El Cajon gives officers basic training to deal with mental illness, though a psychiatric clinician on duty was on another call and not available to intervene, police said.
A distraught woman who identified herself as Olango’s sister said in a video in the aftermath of the shooting that she had called police three times to help her brother. She had told police he was troubled and not acting like himself.
“I just called for help, and you came and killed him,” she shrieked.
Chuck Drago, a former Florida police chief who consults about police use of force, said officers ideally should have spoken with the sister when they arrived at the scene to learn whether he was dangerous, so they could take measures to avoid a confrontation.
Whether they spoke with the sister or were even told about her by dispatchers, however, is unknown.
Once the man struck the shooting pose, Drago said officers would have had to react quickly if he drew an unknown object from his pocket.
“An officer doesn’t have enough time to wait to determine if that’s a gun in his hand,” Drago said. “If a person is pointing something at an officer and he believes it’s a gun and it is a gun and that officer doesn’t have his gun out, that officer will lose that gunfight.”

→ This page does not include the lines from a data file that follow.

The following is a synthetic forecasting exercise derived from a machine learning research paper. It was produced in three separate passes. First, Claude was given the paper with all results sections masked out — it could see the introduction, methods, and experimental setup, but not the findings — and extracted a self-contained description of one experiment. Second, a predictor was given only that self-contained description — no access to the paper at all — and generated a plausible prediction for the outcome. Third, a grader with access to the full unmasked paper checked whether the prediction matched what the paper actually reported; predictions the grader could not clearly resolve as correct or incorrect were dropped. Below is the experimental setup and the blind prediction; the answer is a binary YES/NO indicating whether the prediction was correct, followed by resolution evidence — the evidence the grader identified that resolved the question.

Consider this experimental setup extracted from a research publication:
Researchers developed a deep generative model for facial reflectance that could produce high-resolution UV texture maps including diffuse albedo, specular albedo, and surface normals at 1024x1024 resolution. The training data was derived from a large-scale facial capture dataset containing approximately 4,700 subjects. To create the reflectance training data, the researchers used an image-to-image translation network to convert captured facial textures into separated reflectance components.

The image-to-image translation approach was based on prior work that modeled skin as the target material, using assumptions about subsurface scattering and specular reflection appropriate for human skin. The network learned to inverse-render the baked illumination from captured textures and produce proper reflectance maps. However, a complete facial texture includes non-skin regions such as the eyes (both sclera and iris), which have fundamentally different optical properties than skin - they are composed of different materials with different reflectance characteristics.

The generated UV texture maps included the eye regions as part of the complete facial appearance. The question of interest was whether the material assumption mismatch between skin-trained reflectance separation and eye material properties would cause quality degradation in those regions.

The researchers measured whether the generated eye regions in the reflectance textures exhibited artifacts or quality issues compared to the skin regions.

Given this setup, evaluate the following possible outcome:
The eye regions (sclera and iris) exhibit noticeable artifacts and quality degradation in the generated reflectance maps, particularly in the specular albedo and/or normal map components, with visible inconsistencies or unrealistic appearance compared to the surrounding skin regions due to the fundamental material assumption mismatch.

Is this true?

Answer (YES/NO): YES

Police have not named the officers involved, though Wells said both were 21-year veterans and one was Officer Richard Gonsalves.
Gonsalves was demoted last year after allegations that he sexually harassed a lesbian colleague. The City Council had to defend the move to angry citizens who had called for him to be fired.

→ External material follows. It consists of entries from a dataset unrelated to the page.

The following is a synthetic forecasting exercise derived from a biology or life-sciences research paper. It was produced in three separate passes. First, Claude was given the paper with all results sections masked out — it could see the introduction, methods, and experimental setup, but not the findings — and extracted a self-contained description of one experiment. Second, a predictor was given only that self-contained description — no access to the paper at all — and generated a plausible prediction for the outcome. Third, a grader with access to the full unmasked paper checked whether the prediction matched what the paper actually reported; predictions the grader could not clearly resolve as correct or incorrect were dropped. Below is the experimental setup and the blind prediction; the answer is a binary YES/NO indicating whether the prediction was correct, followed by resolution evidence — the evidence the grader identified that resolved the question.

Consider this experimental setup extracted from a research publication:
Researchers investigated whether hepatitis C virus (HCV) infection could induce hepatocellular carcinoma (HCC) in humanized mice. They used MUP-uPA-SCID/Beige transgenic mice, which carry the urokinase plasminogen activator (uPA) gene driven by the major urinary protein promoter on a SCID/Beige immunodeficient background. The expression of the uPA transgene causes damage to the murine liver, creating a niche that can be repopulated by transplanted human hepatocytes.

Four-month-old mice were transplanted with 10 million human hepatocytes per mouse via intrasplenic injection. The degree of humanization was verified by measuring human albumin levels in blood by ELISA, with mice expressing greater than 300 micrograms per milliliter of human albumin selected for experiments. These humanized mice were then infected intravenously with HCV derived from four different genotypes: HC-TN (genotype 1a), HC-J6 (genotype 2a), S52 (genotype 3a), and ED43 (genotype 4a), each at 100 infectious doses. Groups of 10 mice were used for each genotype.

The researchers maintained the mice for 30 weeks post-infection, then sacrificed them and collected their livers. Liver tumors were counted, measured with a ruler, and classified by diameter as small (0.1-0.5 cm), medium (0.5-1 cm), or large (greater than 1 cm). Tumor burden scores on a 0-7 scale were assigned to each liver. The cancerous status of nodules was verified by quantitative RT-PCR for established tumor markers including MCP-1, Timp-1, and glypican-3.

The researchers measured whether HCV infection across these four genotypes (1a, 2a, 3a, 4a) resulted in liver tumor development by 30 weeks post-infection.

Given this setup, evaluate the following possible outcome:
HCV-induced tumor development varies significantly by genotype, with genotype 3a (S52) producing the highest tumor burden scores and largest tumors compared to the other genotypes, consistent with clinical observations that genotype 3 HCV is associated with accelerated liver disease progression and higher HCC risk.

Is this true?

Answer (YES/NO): NO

Christopher Rice-Wilson, associate director of the civil rights group Alliance San Diego, questioned why one officer felt non-lethal force was appropriate while the other did not. Both officers have been put on administrative leave while the incident is investigated, per department policy.
The FBI and the district attorney also are investigating.
El Cajon, a city of 100,000 people about 15 miles northeast of San Diego, has become home for many refugees fleeing Iraq and, more recently, Syria. The population is 69 percent white and 6 percent black, according to 2010 census figures.
Because of the diversity and new arrivals, Wells said the police force is more culturally aware than others in the region.
Agnes Hassan, originally from Sudan, described Olango as an educated man with mental problems. She said she spent time in a refugee camp with Olango and that both of them suffered getting to the United States.
“If somebody has mental problem, how can you not deal with him with mental problem?” she said, wiping away tears and placing her hand on her chest. “This is not right. My heart has just broken.”